**Exercise description**
Retype the records line for line, starting at their first line and stopping after the line that contains "<instances>". Leave the pictures out.

Region labeling records:
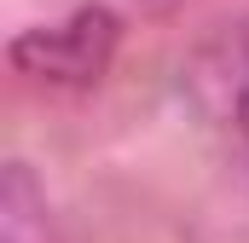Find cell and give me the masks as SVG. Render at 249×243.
Segmentation results:
<instances>
[{"mask_svg":"<svg viewBox=\"0 0 249 243\" xmlns=\"http://www.w3.org/2000/svg\"><path fill=\"white\" fill-rule=\"evenodd\" d=\"M116 17L105 6H75L58 23H41V29H23L12 41V64L35 81H58V87H87L99 81L110 58H116Z\"/></svg>","mask_w":249,"mask_h":243,"instance_id":"cell-1","label":"cell"},{"mask_svg":"<svg viewBox=\"0 0 249 243\" xmlns=\"http://www.w3.org/2000/svg\"><path fill=\"white\" fill-rule=\"evenodd\" d=\"M0 243H47L41 226V197L23 162L6 168V191H0Z\"/></svg>","mask_w":249,"mask_h":243,"instance_id":"cell-2","label":"cell"},{"mask_svg":"<svg viewBox=\"0 0 249 243\" xmlns=\"http://www.w3.org/2000/svg\"><path fill=\"white\" fill-rule=\"evenodd\" d=\"M238 127H244V139H249V87H244V99H238Z\"/></svg>","mask_w":249,"mask_h":243,"instance_id":"cell-3","label":"cell"}]
</instances>
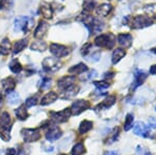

**Solution to this problem**
Find cell and give me the masks as SVG. Render at 249×243.
Segmentation results:
<instances>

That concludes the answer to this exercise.